Логика в Московской Руси влачила жалкое существование. Зубов вводит в оборот несколько рукописей, и показывает, что устоявшейся логической терминологии не было, поскольку никто не занимался ни переводами, ни написанием собственных текстов по этим вопросам. Те люди, которым всё-таки приходилось писать о логике, каждый раз по-новому переводили с греческого логические термины. Зубов показывает, что хотя новым философам (даже уровня Г. Шпета) все эти держатели и гдечества кажутся полным бредом, это правильный и адекватный перевод аристотелевской терминологии. Я писала об этом подробней в очерке «Логика в Московский Руси: самость и супостатность».
В этой истории еще раз видна двойственность русской жизни в сравнении с европейской. Европейский интеллектуал возделывает строго ограниченный участок культурного поля; если ему нужно разобраться в логических вопросах, несколько веков схоластики подготовили для него все нужные инструменты. Не нужно быть семи пядей во лбу, пиши себе о своей логике. В России же из-за отсутствия научной сферы как таковой нужно черпать сведения напрямую из Аристотеля, учить греческий и разбираться, что такое силлогизм один на один с Философом. Индивидуальный вклад русского ученого гораздо больше, однако парадоксальным образом он почти незаметен, как показывает история русской логики.
В статье о Ломоносове Зубов анализирует учебные планы и лекционные курсы семинарии, где учился Ломоносов, и показывает, что еще до поступления в Академию наук в Петербурге Ломоносов знал об основных течениях европейской философии XVII века и имел по ним свое мнение. Вот триста лет назад наши коллеги не зря писали свои учебные планы и УМКД! Они пригодились Василию Зубову, историку ХХ века! Пусть это вдохновит нас на подвиги.
Статья об Огареве самая скучная, боюсь, я ее не дочитала. Ищутся параллели физиологическим воззрениям Огарева в тогдашней европейской науке.

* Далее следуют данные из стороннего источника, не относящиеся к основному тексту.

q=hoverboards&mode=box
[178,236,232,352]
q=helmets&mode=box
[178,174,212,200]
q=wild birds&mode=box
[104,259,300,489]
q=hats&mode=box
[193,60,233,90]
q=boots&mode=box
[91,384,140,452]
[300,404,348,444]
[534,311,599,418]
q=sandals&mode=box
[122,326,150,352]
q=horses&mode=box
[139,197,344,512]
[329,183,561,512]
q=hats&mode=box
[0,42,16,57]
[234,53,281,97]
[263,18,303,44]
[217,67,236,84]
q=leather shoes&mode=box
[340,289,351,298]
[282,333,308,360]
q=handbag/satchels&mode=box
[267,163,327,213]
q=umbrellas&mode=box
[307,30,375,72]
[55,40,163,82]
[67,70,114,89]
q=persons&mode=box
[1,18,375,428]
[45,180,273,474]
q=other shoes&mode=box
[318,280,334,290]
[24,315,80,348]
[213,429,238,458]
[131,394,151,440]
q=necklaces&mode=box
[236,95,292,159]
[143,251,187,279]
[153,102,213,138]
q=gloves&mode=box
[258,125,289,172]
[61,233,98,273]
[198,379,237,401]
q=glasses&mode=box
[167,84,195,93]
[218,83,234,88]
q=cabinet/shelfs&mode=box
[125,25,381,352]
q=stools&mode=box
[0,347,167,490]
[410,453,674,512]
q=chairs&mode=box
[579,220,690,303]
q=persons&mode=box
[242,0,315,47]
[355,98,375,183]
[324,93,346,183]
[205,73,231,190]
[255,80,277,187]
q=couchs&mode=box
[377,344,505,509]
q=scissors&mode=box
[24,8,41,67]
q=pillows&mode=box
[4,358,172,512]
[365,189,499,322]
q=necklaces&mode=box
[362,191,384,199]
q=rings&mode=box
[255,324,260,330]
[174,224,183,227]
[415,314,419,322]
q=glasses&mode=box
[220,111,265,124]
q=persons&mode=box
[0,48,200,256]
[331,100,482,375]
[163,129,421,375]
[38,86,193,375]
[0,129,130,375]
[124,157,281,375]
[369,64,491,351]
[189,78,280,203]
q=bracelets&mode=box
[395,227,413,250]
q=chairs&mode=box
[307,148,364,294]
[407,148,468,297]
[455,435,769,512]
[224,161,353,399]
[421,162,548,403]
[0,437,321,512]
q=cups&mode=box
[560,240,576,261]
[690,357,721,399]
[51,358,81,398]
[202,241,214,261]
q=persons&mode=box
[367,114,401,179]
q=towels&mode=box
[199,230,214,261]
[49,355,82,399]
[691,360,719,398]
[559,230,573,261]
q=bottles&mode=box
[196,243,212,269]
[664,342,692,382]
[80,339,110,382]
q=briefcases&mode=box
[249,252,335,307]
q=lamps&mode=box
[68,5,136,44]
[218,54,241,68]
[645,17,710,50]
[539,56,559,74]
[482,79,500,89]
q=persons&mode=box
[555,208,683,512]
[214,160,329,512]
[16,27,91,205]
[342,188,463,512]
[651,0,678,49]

Раздел биографический: московская семья в бурном двадцатом веке
В биографической части сборника приводятся воспоминания родных, одноклассника, коллег по работе, некоторые письма, отрывки из автобиографий родственников Зубова. Встает картина дореволюционной московской жизни, любящей семьи, согретой светом и теплом. Молодой Зубов с юности живёт только наукой, и уже в революционные годы, когда жизнь рушится, он часами просиживает в библиотеке, читает и делает выписки.
В советское время научная жизнь бьет ключом. Встречи, разговоры, идеи, поездки. Высокая оценка и признание со стороны коллег.
Заметно, что это религиозная семья, включая самого Василия Зубова. В личных записях, письмах, коротких записках они отсчитывают дни по церковному календарю, даже не по дням недели: за три для до Пасхи, сразу после Рождества и так далее. Зубов сохранил эту привычку до последних лет.
В целом книга специфическая. Посвящена вопросам узкоспециальным. Чтением для широкой публики она стать не может, но мне с моей подготовкой было интересно. Возможно, удастся интегрировать ее в более широкий контекст.